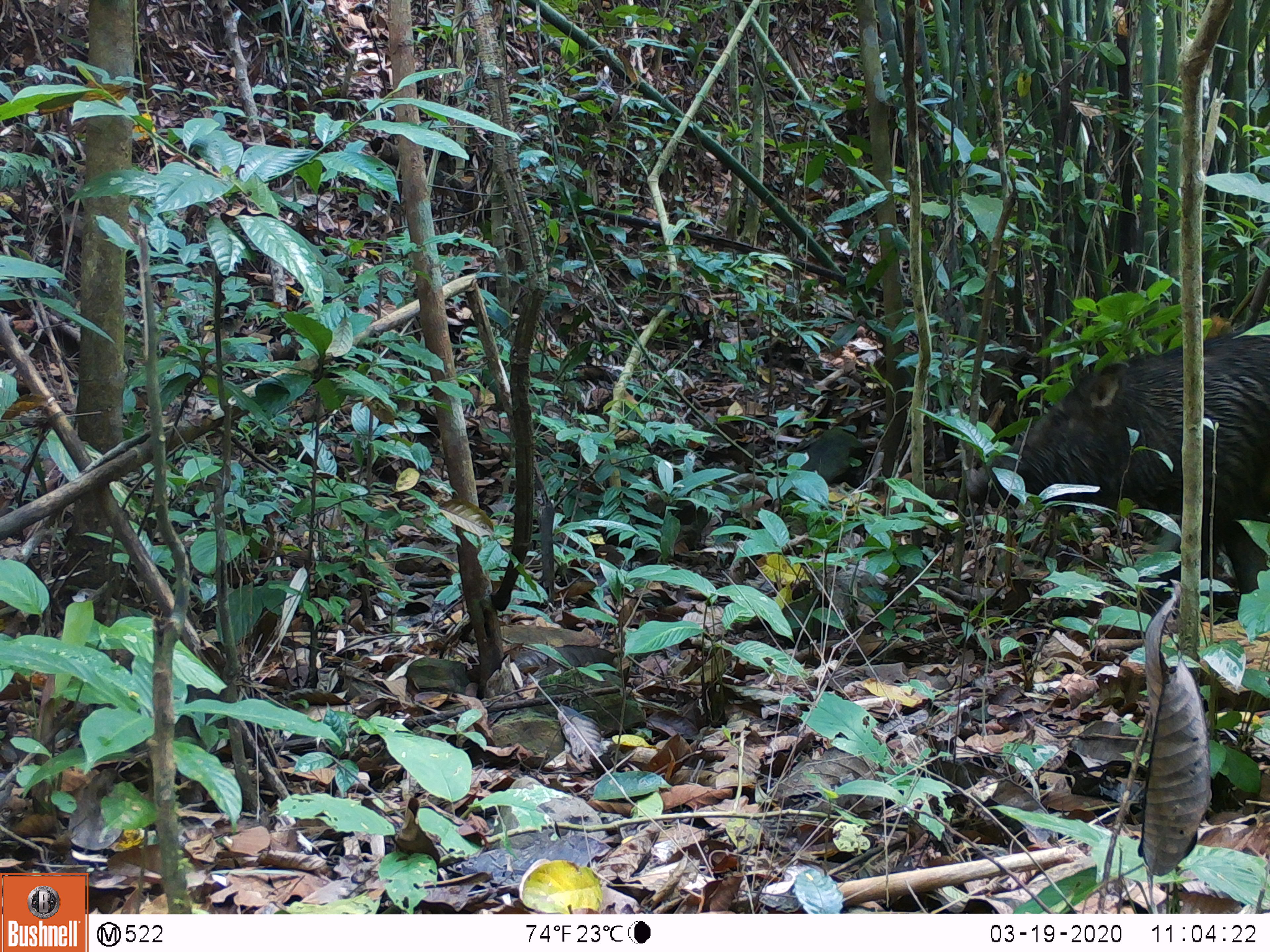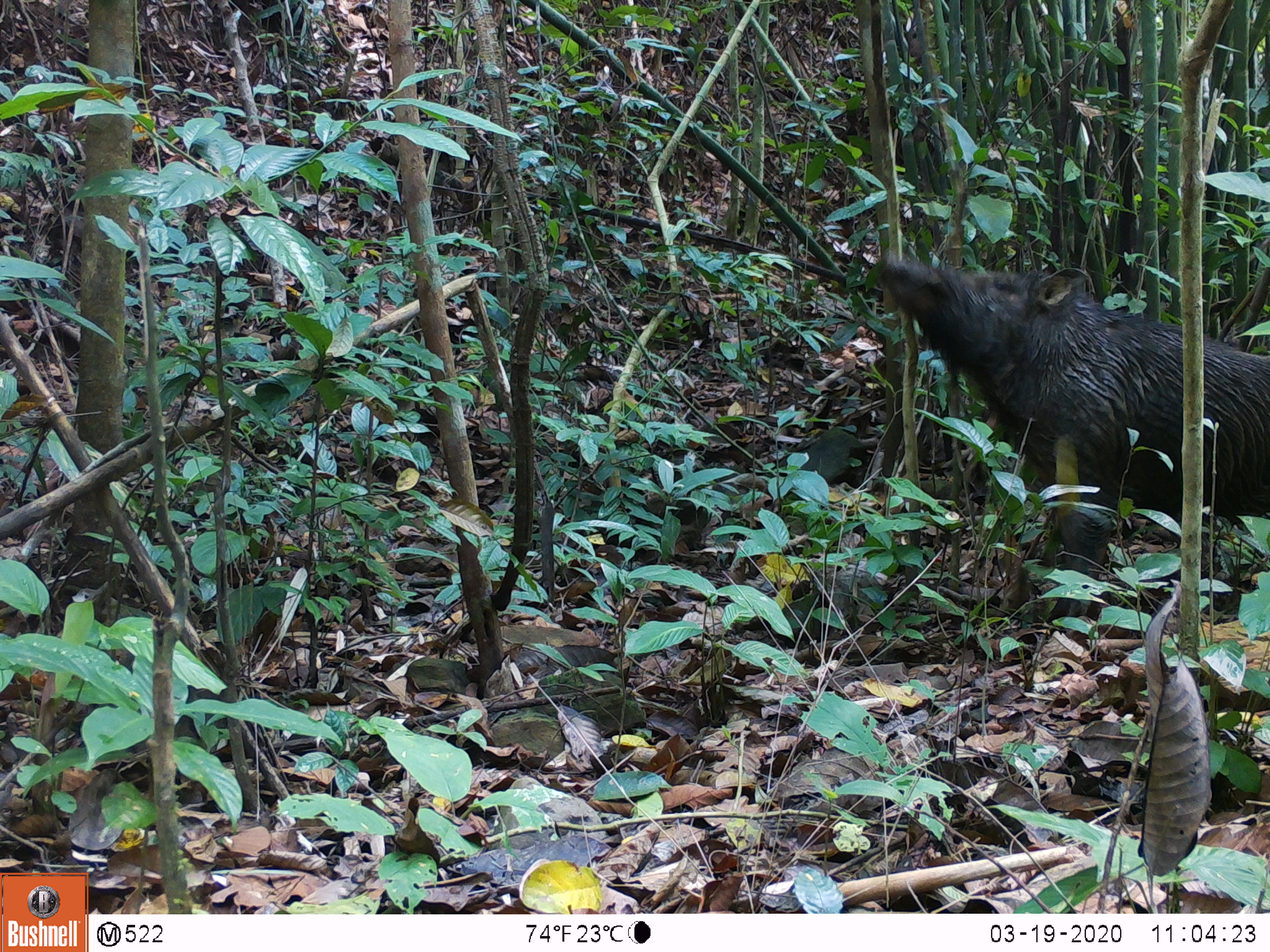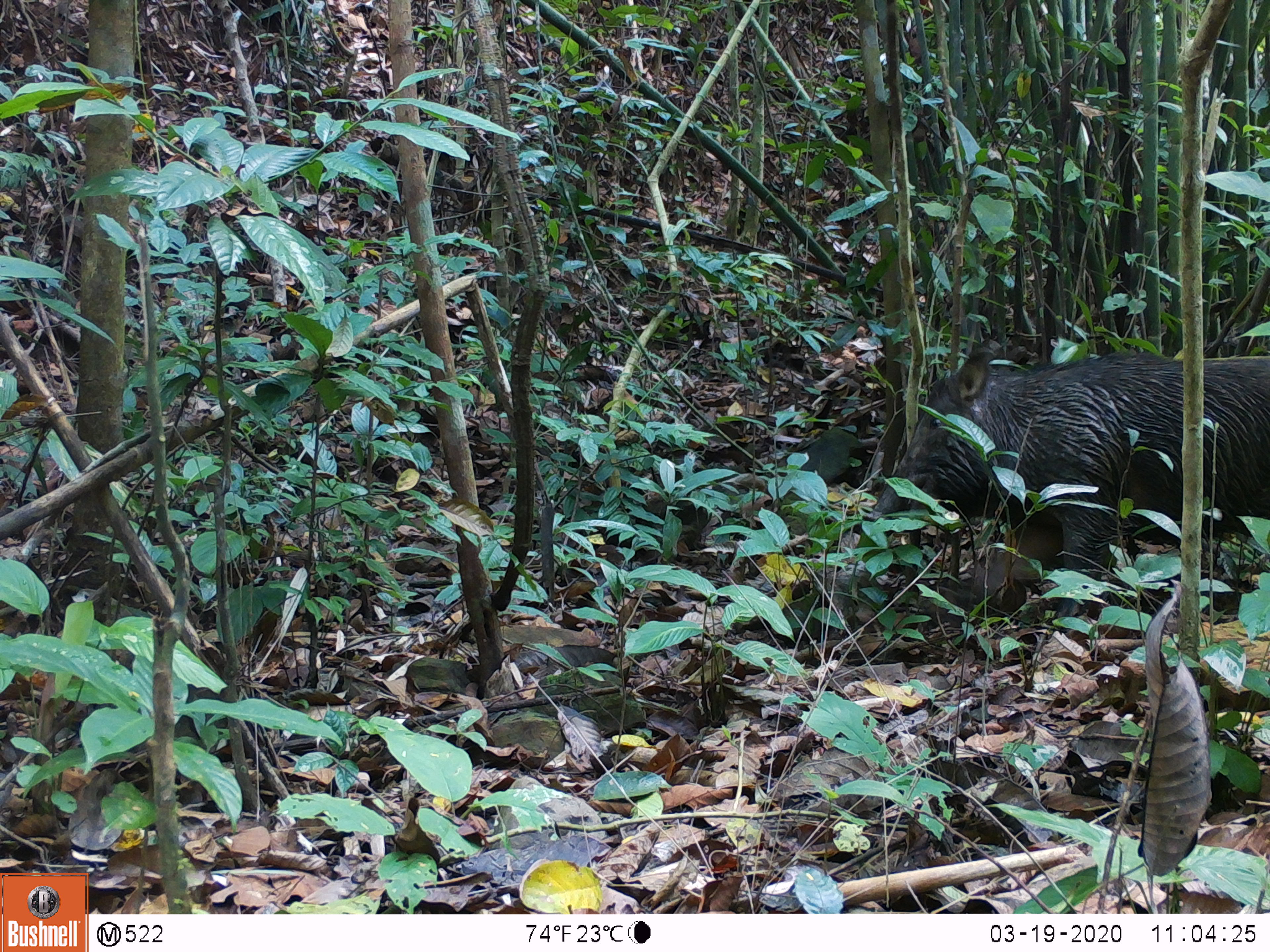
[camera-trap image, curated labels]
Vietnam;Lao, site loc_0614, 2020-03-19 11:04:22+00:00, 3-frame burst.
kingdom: Animalia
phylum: Chordata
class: Mammalia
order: Artiodactyla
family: Suidae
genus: Sus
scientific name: Sus scrofa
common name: eurasian wild pig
Eurasian wild pig (Sus scrofa). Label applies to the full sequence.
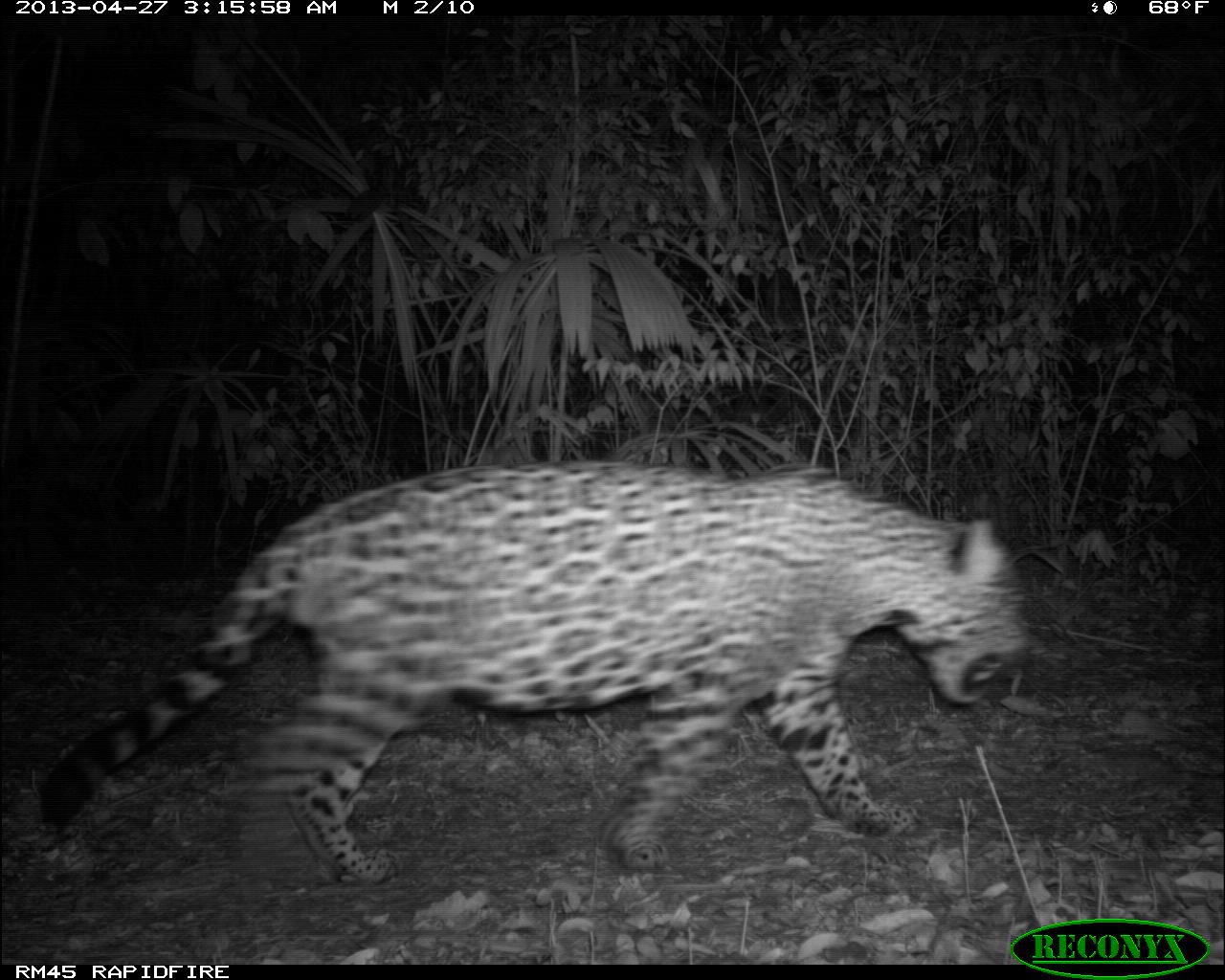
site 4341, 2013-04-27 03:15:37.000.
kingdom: Animalia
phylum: Chordata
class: Mammalia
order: Carnivora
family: Felidae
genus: Panthera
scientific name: Panthera onca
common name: jaguar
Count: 1.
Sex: male.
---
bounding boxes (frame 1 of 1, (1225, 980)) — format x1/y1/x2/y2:
panthera onca: 33/461/1029/886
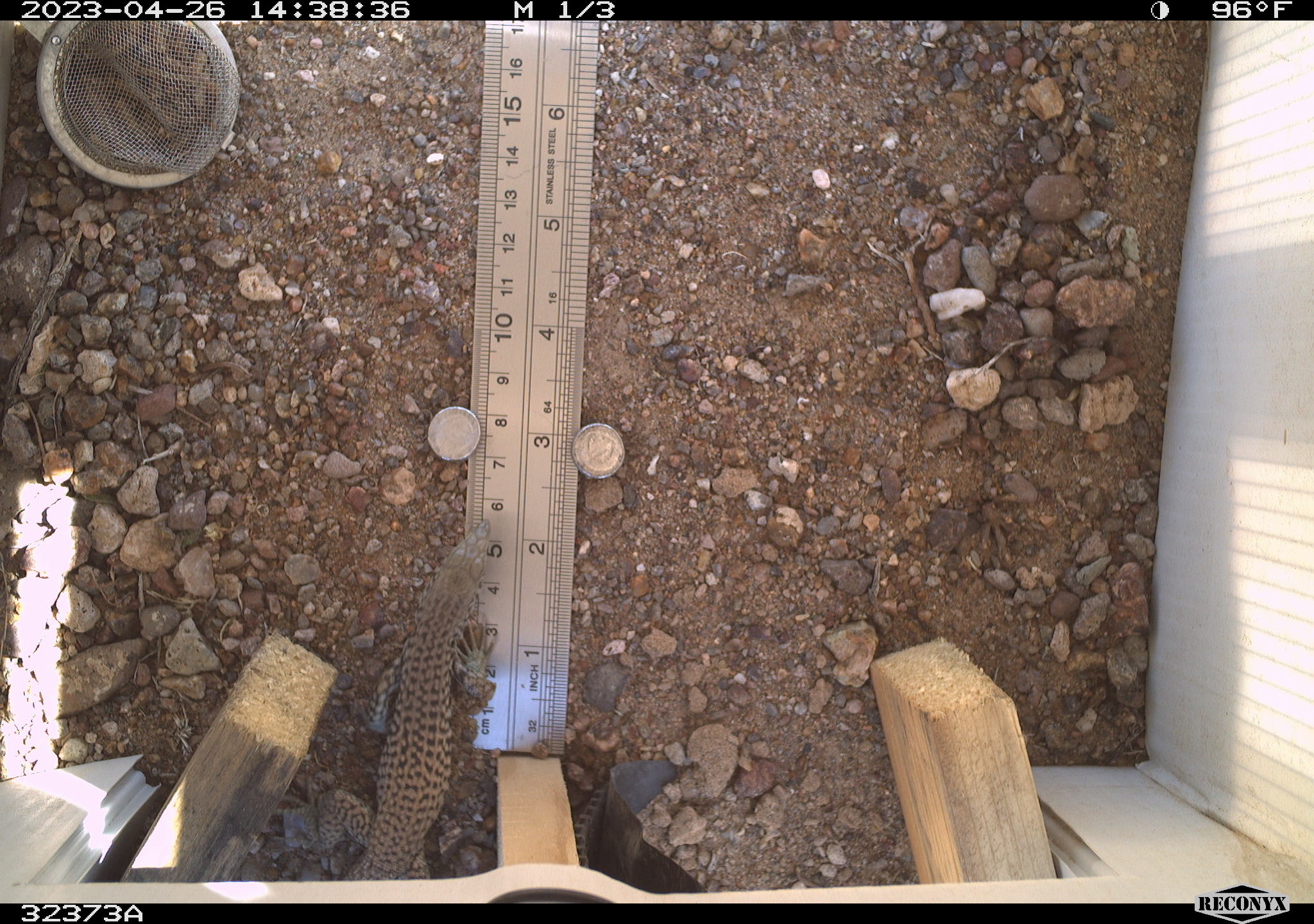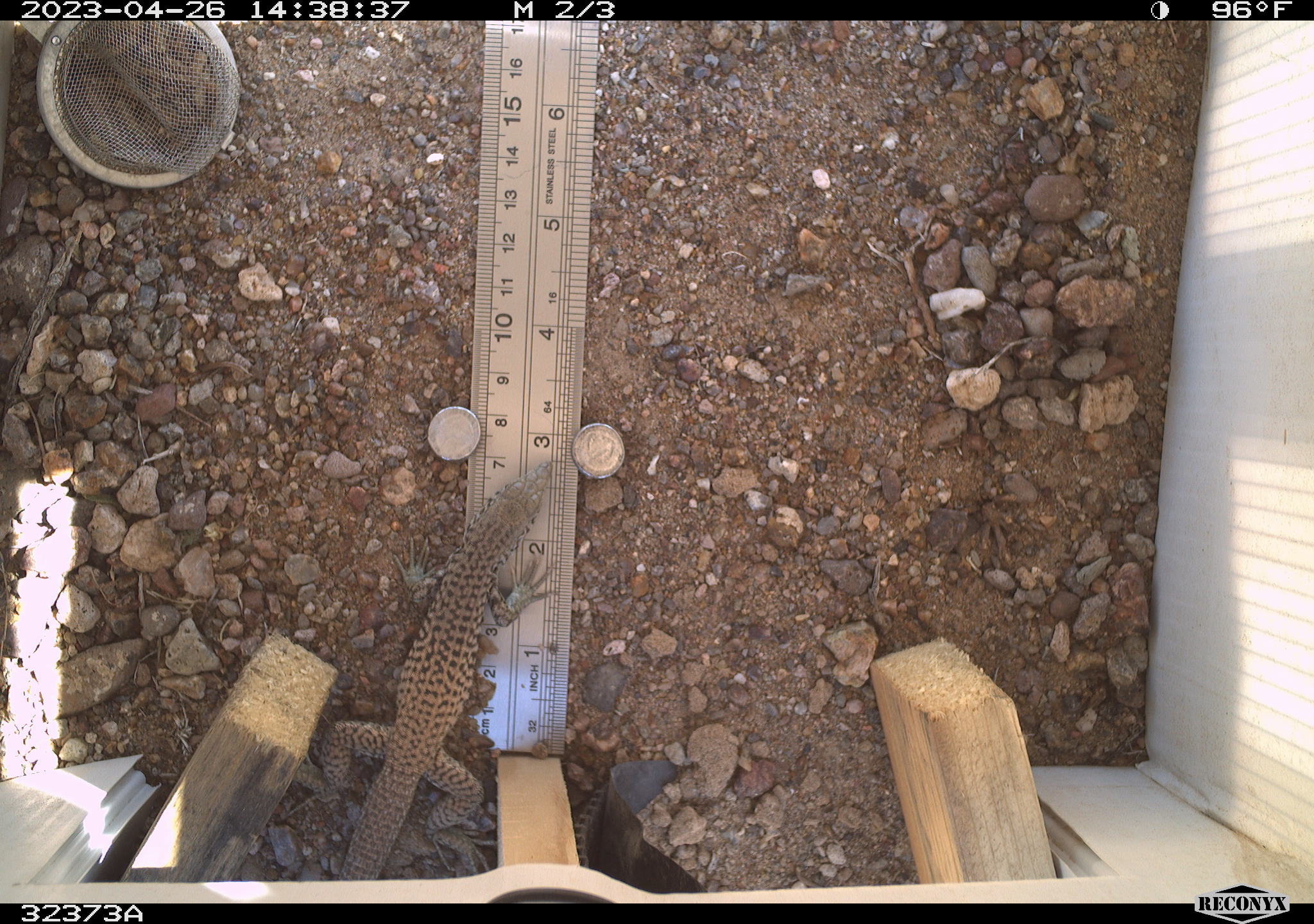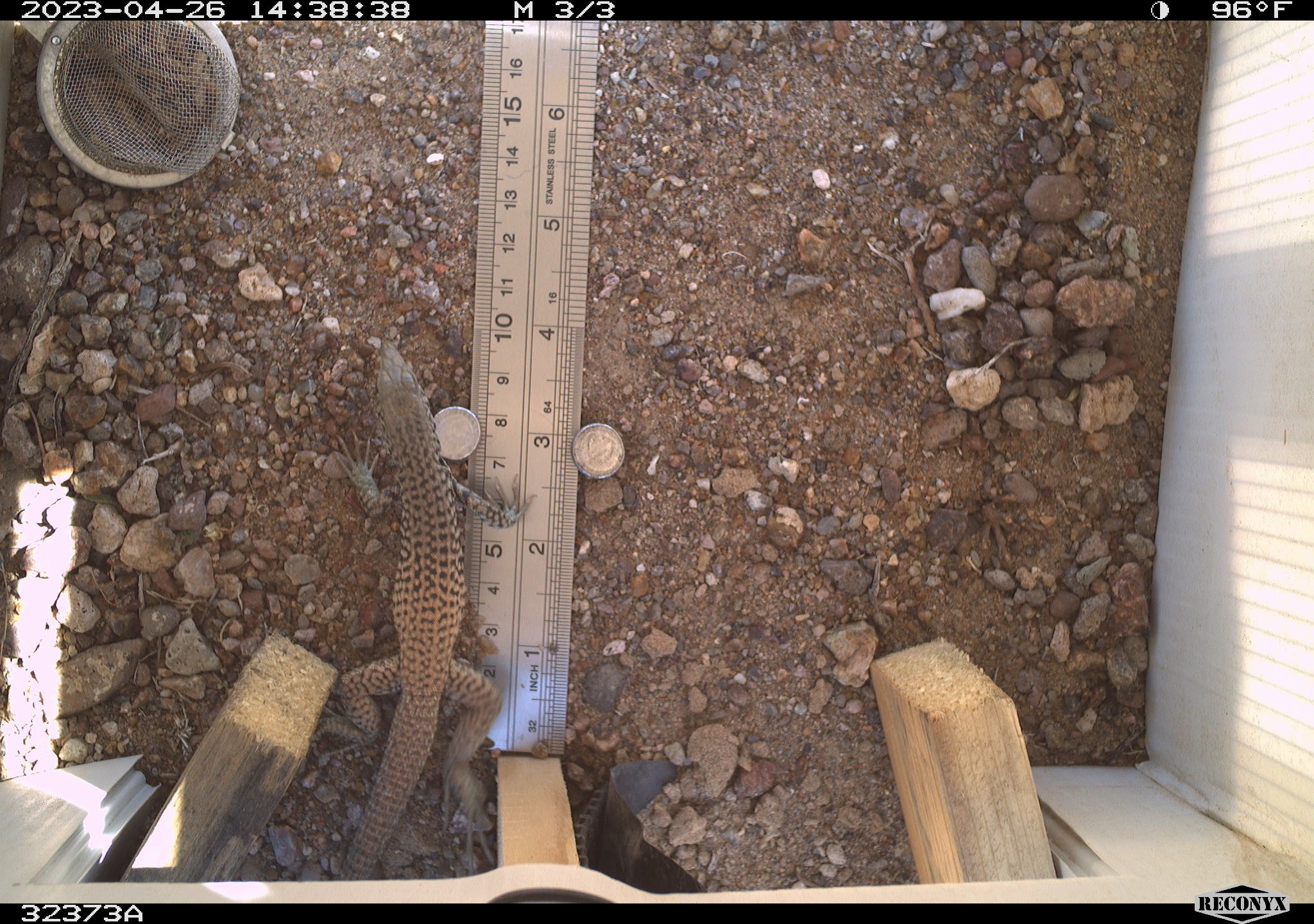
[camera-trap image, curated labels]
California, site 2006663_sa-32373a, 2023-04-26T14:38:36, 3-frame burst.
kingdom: Animalia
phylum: Chordata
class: Reptilia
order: Squamata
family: Teiidae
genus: Aspidoscelis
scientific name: Aspidoscelis tigris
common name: western whiptail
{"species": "western whiptail (Aspidoscelis tigris)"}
•••••
=== TASK DETAILS ===
Only the lines above that hold "scientific" are wanted. Show every one of them.

=== EXERCISE RESPONSE ===
scientific name: Sus scrofa
scientific name: Panthera onca
scientific name: Aspidoscelis tigris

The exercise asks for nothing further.